Más o menos a la misma hora, Pelirroja Uno estaba sentada frente a una mujer tan solo un poco más joven que ella, pero el doble de tamaño. La mujer llevaba el pelo muy corto y tenía unos brazos enormes y un contorno acorde. Media docena de pendientes, como mínimo, perforaban su oreja y debajo de la blusa asomaba el borde de un tatuaje. Era el tipo de mujer que daba la sensación de que iba al trabajo en una Harley—Davidson y que por diversión retaba a los leñadores a echar un pulso que rara vez perdía. Sin embargo, a Karen le sorprendió su suave tono de voz.
—Esto es lo que podemos hacer —propuso la mujer—. Podemos proteger a su amiga. Podemos proteger a sus hijos. Podemos encontrarle un lugar seguro como transición a una nueva vida. Podemos ayudarles con el asesoramiento de asistentas sociales y con ayuda legal mientras se adaptan. También les podemos proporcionar terapeutas, porque una serie de psiquiatras muy destacados de la zona hacen trabajo voluntario con nosotros. Podemos ayudarles a empezar de nuevo.
—¿Sí? —dijo Karen porque percibió un «pero» al final.
—No hay nada infalible —repuso la mujer.
El sonido distante de unos niños riendo traspasaba las paredes.
Karen supuso que provenía de una guardería que debía de haber arriba.
—¿Qué quiere decir? —preguntó Karen.
La mujer se reclinó en la silla de su escritorio, balanceándose hacia atrás como si descansase, pero con la mirada fija en el rostro de Karen, calibrando sus reacciones.
—Por ley estoy obligada a decirlo.
—Pero hay algo más, ¿no es así? —preguntó Karen.
La enorme mujer suspiró.
—Aquí en Lugar Seguro estamos a tres manzanas de la comisaría.
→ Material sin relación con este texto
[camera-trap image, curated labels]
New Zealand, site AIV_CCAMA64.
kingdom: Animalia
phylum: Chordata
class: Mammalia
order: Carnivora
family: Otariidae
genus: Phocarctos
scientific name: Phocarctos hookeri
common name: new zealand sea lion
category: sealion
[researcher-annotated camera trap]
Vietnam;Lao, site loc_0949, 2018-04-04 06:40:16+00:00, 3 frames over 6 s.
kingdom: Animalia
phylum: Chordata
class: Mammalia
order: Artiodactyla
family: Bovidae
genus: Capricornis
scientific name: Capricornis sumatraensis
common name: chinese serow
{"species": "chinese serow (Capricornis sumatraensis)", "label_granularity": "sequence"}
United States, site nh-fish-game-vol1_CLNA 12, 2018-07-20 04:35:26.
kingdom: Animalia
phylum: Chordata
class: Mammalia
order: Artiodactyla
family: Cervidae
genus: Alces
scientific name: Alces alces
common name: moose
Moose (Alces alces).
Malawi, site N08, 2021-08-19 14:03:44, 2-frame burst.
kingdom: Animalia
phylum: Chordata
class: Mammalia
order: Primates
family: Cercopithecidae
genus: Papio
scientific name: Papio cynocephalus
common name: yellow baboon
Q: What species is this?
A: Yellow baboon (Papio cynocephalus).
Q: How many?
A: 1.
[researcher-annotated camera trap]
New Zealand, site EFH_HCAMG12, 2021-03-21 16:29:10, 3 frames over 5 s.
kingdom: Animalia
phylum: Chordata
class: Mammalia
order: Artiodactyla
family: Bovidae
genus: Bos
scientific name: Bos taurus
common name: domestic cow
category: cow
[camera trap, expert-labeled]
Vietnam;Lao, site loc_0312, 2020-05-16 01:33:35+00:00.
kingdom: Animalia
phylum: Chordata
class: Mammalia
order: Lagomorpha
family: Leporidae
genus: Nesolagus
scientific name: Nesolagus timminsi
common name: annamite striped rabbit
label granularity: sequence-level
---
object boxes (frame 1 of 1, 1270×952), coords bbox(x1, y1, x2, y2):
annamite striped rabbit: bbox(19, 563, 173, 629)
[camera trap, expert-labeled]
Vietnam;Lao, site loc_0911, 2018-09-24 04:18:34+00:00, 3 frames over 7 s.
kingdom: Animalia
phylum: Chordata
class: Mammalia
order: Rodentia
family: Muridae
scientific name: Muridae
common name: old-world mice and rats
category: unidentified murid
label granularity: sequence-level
Está abierta todo el día y todo el año. El tiempo de respuesta desde allí hasta nuestra puerta, después de una llamada al 911, es de menos de noventa segundos. Tenemos un acuerdo con la policía, tenemos una contraseña que el personal al completo y todos nuestros clientes conocen, eso significa que algún hombre se ha presentado con intención de hacer algo violento y la policía ha respondido con contundencia, con las armas desenfundadas. Organizamos esto después de un incidente que ocurrió el año pasado. Puede que usted lo recuerde.
Karen lo recordaba. Titulares e intensos artículos se prolongaron durante varios días. Un hombre, su ex mujer, dos niños, de seis y ocho años, y tres policías. Cuando terminó el tiroteo, la mujer y uno de los agentes estaban muertos y uno de los niños, herido de gravedad. El ex marido había intentado suicidarse, pero había gastado todas las balas de su pistola, así que se había arrodillado en la acera, con la pistola en la boca, apretando el gatillo que inútilmente hacía clic en la recámara vacía hasta que lo esposaron y se lo llevaron. El caso todavía se estaba juzgando. El hombre alegaba enajenación mental transitoria.
—Mi amiga está preocupada por el carácter violento de su marido —dijo Karen. Después negó con la cabeza—. Dicho de esta manera parece que se trate de un resfriado común. El tipo es un salvaje. Le ha pegado palizas tremendas, una y otra vez. Huesos rotos y ojos morados. La ha amenazado con matarla. No sabe adónde ir.
—Para eso estamos aquí —repuso la oronda mujer. Karen notaba la ira en sus palabras, dirigida hacia algún hombre anónimo. En este caso un hombre imaginario. La historia que Karen se había inventado era «una amiga, dos hijos pequeños, un marido violento, ella intenta huir antes de que él la mate». Había utilizado situaciones de la vida real y las había mezclado. Sabía que la directora de Lugar Seguro no iba a hacer demasiadas preguntas.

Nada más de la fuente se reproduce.